# Task to carry out
Set out word for word the line that contains "Daniel Alves: Da" and each line after it, through the end of the data below, but exclude the pictures.

Segment Start: Records provided

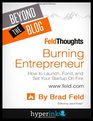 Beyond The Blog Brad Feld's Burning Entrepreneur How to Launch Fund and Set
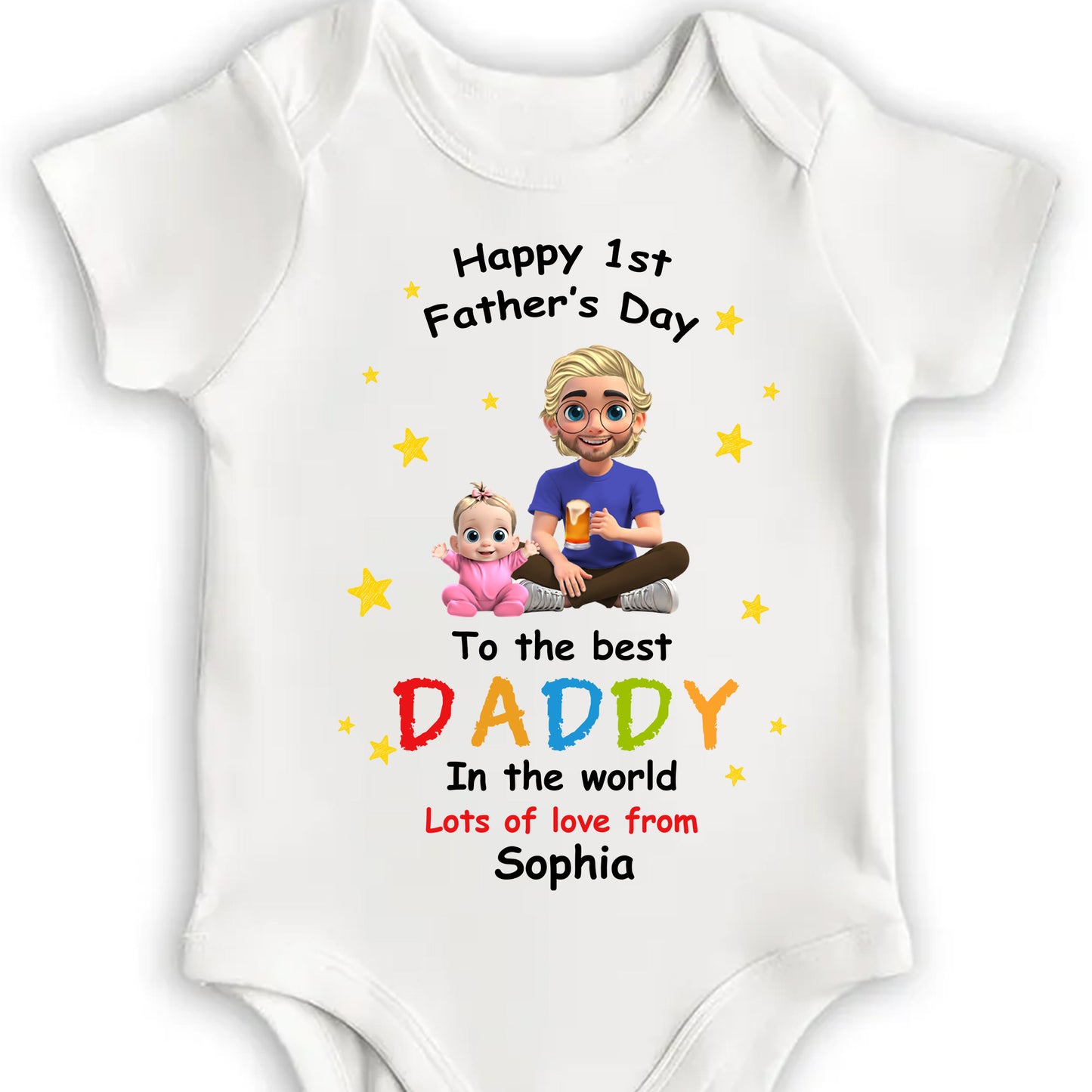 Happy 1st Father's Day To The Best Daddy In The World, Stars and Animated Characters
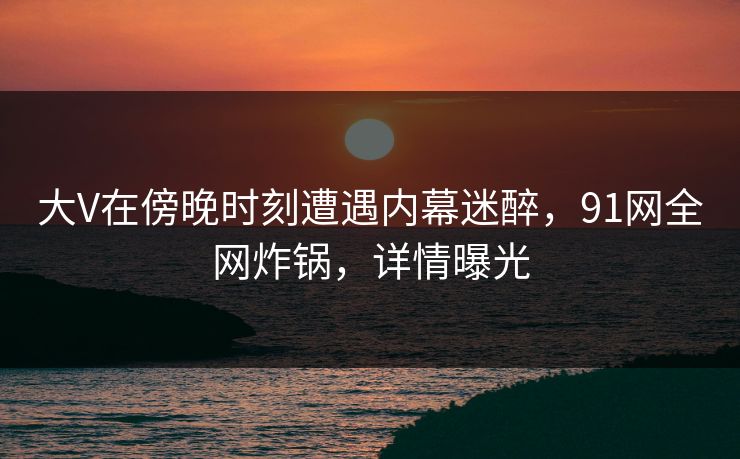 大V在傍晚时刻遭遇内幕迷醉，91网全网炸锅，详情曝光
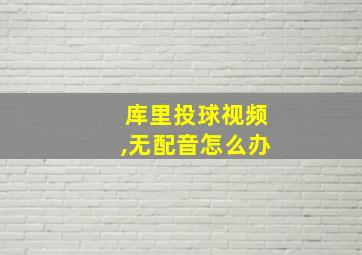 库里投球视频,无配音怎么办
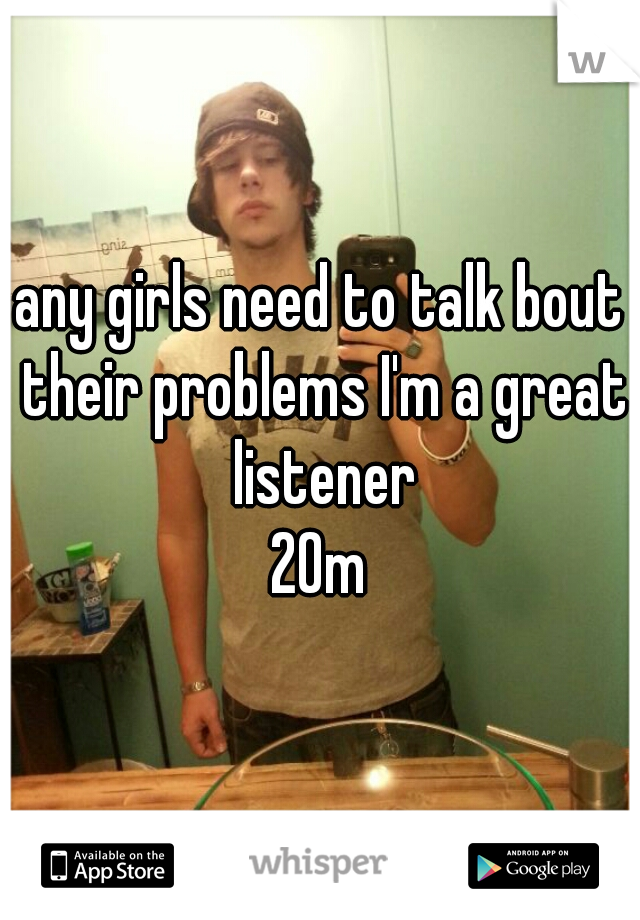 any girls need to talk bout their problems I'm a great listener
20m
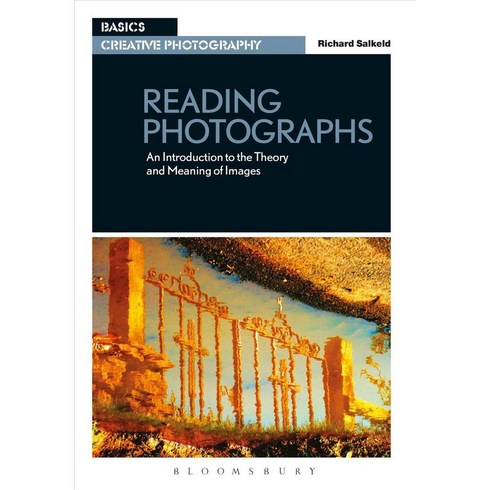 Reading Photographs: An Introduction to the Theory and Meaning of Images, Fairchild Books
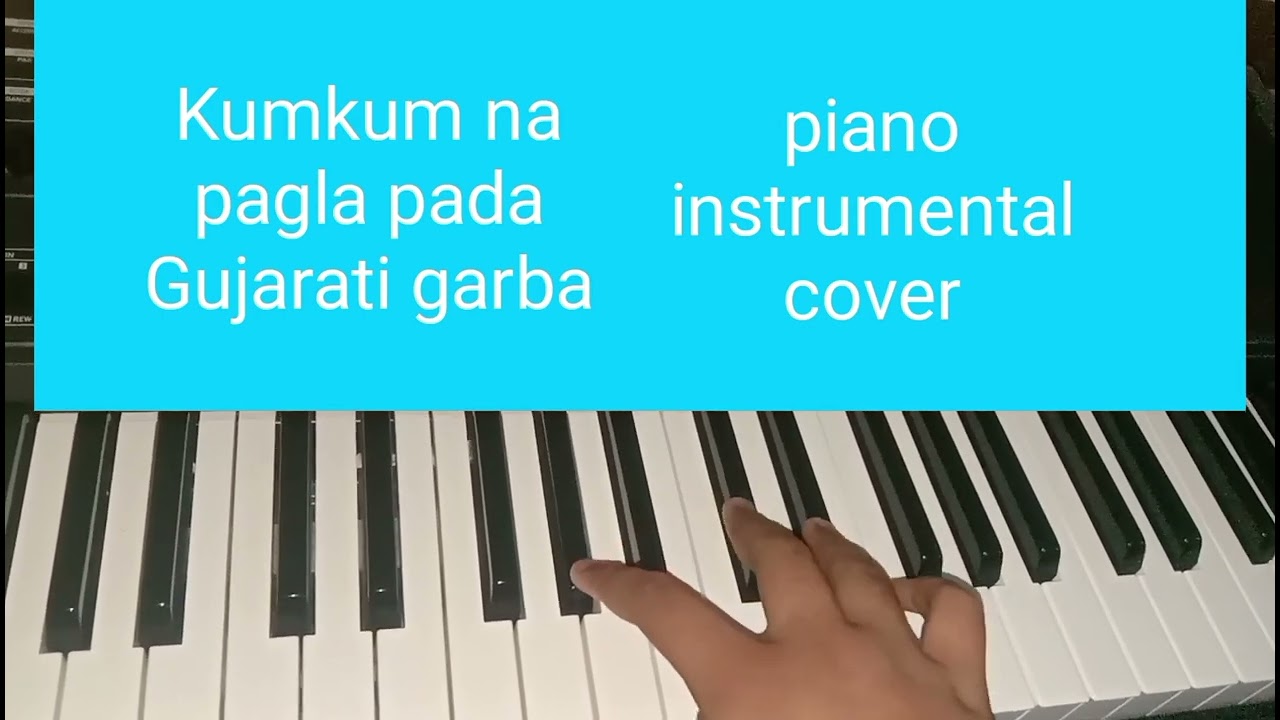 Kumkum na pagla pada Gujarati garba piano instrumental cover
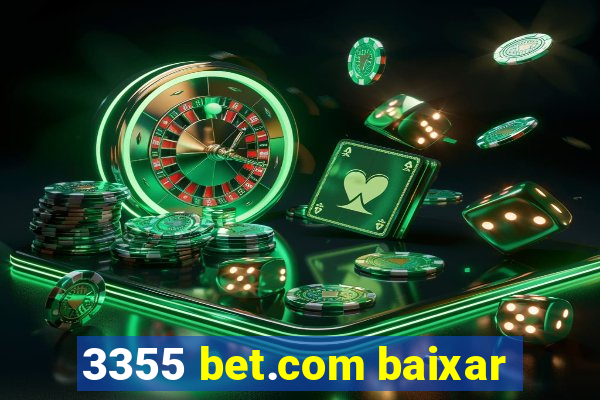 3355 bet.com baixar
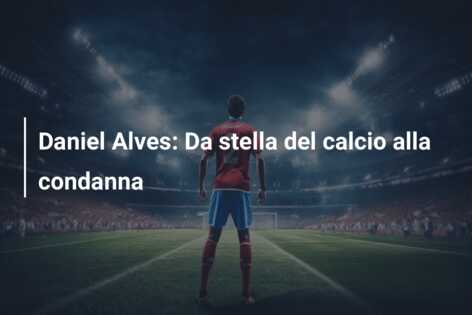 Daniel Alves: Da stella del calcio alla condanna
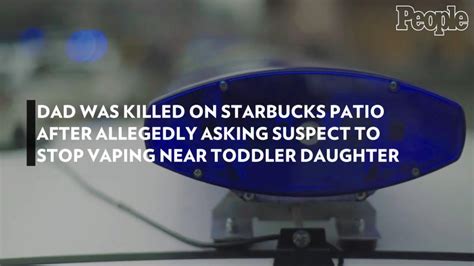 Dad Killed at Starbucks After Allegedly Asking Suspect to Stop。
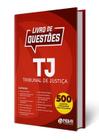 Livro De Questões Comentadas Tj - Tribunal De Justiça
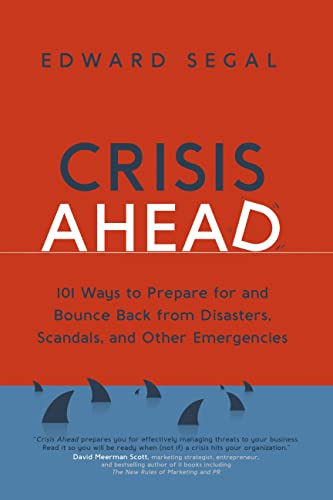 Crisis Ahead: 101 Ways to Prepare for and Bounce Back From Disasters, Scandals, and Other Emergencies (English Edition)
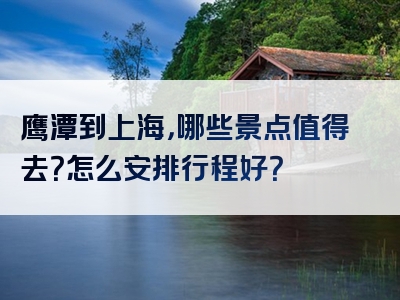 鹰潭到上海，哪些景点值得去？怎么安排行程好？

Segment End: Records provided

# Task response
 Daniel Alves: Da stella del calcio alla condanna
 Dad Killed at Starbucks After Allegedly Asking Suspect to Stop。
 Livro De Questões Comentadas Tj - Tribunal De Justiça
 Crisis Ahead: 101 Ways to Prepare for and Bounce Back From Disasters, Scandals, and Other Emergencies (English Edition)
 鹰潭到上海，哪些景点值得去？怎么安排行程好？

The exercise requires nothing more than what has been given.